Obligations professionnelles
L’assistant hospitalier est tenu d’assurer ses missions médicales dans le respect des règles professionnelles et du fonctionnement du service. Cela inclut la prise en charge des patients, la participation à la continuité et à la permanence des soins, ainsi que l’implication dans l’organisation du service. Il est soumis à une obligation de compétence, de prudence et de respect des données acquises de la science.
Obligations déontologiques
L’assistant est soumis aux règles du Code de la santé publique intégrant le code de déontologie médicale. Il doit notamment respecter le secret médical, garantir une information claire et loyale au patient, recueillir son consentement et exercer en toute indépendance professionnelle, dans le respect des règles éthiques.
Obligations statutaires
En tant qu’agent public contractuel, l’assistant hospitalier est soumis à des obligations spécifiques, notamment : obligation de neutralité et de continuité du service public, respect de la hiérarchie hospitalière et des règles internes de l’établissement, participation aux gardes et astreintes, respect du temps de travail et des obligations de service.

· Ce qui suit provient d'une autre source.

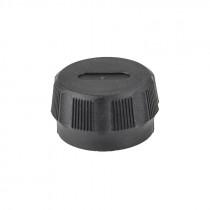 PULSAR Thermion USB Cap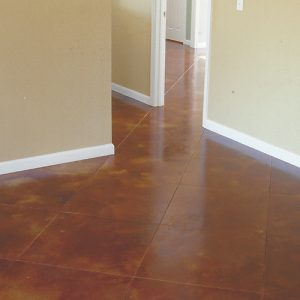 stained concrete floor in office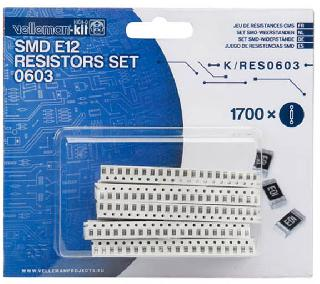 RES SMT 5% 0603 ASSORTED 85 DIFFERNT TYPES TOTAL 1.7KPCS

Droits de l’assistant hospitalier
L’assistant hospitalier bénéficie de droits liés à son statut, notamment : droit à une rémunération fixée réglementairement, droit à congés (congés annuels, maladie, maternité/paternité), droit à la formation, protection sociale et couverture en responsabilité dans le cadre de ses fonctions.
Protection fonctionnelle
L’assistant hospitalier peut bénéficier d’une protection fonctionnelle en cas de mise en cause liée à l’exercice de ses fonctions. Cette protection permet la prise en charge des frais de défense et l’assistance juridique par l’établissement, sauf en cas de faute personnelle détachable du service.
Libertés et limites
L’assistant hospitalier dispose d’une liberté d’expression et d’indépendance professionnelle dans l’exercice médical. Toutefois, ces libertés s’exercent dans le respect du devoir de réserve, de la déontologie et du bon fonctionnement du service public hospitalier.
Points de vigilance
Respecter les obligations de service et de permanence des soins, assurer une traçabilité des actes médicaux, veiller au respect du secret médical et des règles déontologiques, connaître ses droits en matière de congés et de protection, solliciter un accompagnement en cas de difficulté.
Sources
Décret n° 87-788 du 28 septembre 1987 relatif aux assistants des hôpitaux ; Code de la santé publique ; Legifrance.